TOULOUSE, França, 26 Fev (Reuters) - A Airbus anunciou um aumento na produção de jatos nesta quarta-feira, ecoando planos da arquirrival Boeing conforme as duas empresas competem para atender uma demanda recorde por aviões com maior eficiência de combustível.

A notícia surgiu ao mesmo tempo que o maior grupo aeroespacial da Europa, anteriormente conhecido como EADS, revelou lucros maiores em 2013, ao mesmo tempo que fez previsões cautelosas para o ano, com encargos maiores sobre seu mais novo modelo, o A350.

A Airbus anunciou que vai elevar a produção de sua linha de jatos pequenos A320 para 46 aeronaves por mês até o segundo trimestre de 2016, ante 42 atualmente. A rival Boeing tem como meta 47 jatos mensais até 2017.

Para 2014, a Airbus fez uma previsão de receitas estáveis e crescimento "moderado" na margem operacional, que a empresa ainda espera que fique entre 7 a 8 por cento em 2015, ante 6 por cento em 2013.

A Airbus previu que as entregas em 2014 ficarão em linha com as de 2013, o que significa que a empresa ficará em segundo lugar atrás da Boeing em produção este ano. A Airbus reafirmou que entregará seu primeiro A350 à Qatar Airways até o fim de 2014.

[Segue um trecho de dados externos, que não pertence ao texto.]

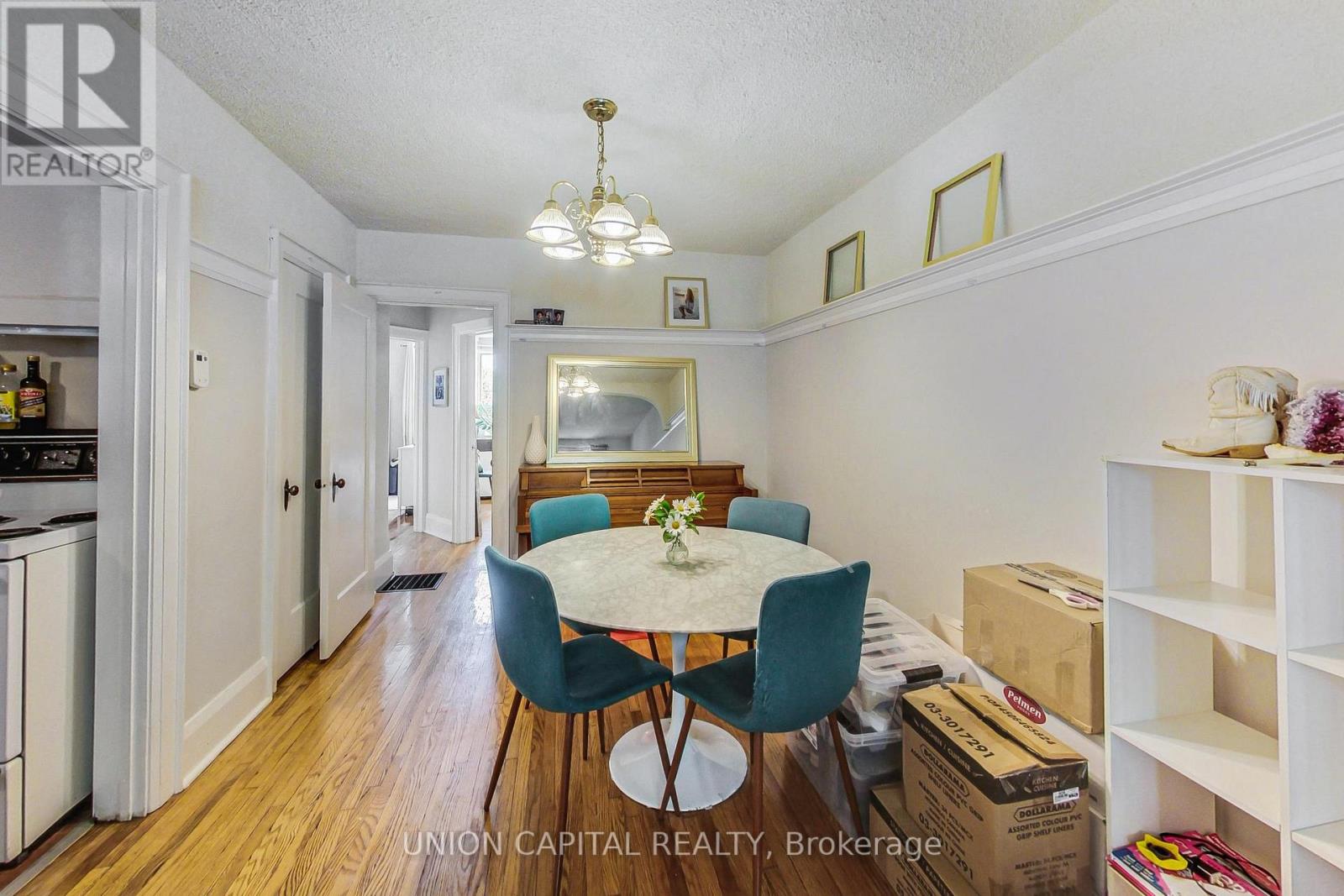 A dining room with a table and chairs is shown.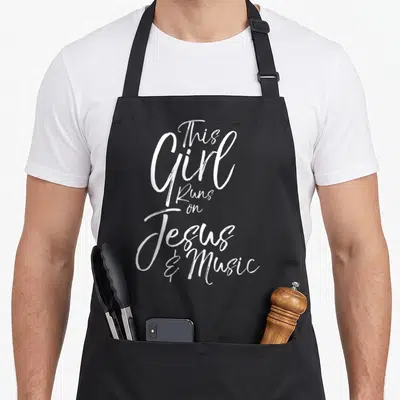 Musician christian apron - White stacked script text reading This Girl Runs on Jesus and Music — shown on a black cotton canvas apron against a white background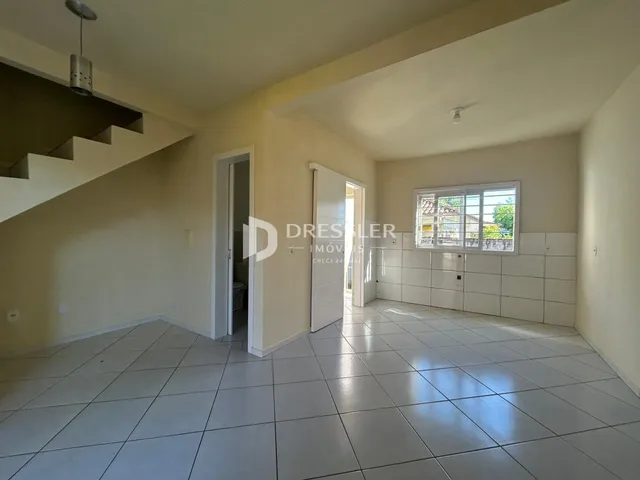 Interior de uma sala com piso de cerâmica e escadaria em um imóvel no Brasil.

"Não estamos planejando nenhuma nova aventura para 2014 -- o foco é execução, execução, execução", disse Tom Enders, presidente-executivo do Airbus Group.

Segundo a Airbus, os pedidos brutos por aeronaves comerciais devem permanecer acima do nível de entregas.

O lucro operacional do Airbus Group antes de itens não recorrentes cresceu 21 por cento em 2013, para 3,6 bilhões de euros (4,9 bilhões de dólares), acima das expectativas de 3,52 bilhões de euros em uma pesquisa da Reuters. A receita cresceu 5 por cento, a 59,3 bilhões de euros.

O lucro líquido também cresceu 22 por cento, para 1,5 bilhão de euros, após encargos de 434 milhões relacionados aos custos maiores sobre seu mais novo jato de dois corredores, o A350, e 292 milhões gerados principalmente pela reestruturação das atividades aeroespaciais e de defesa.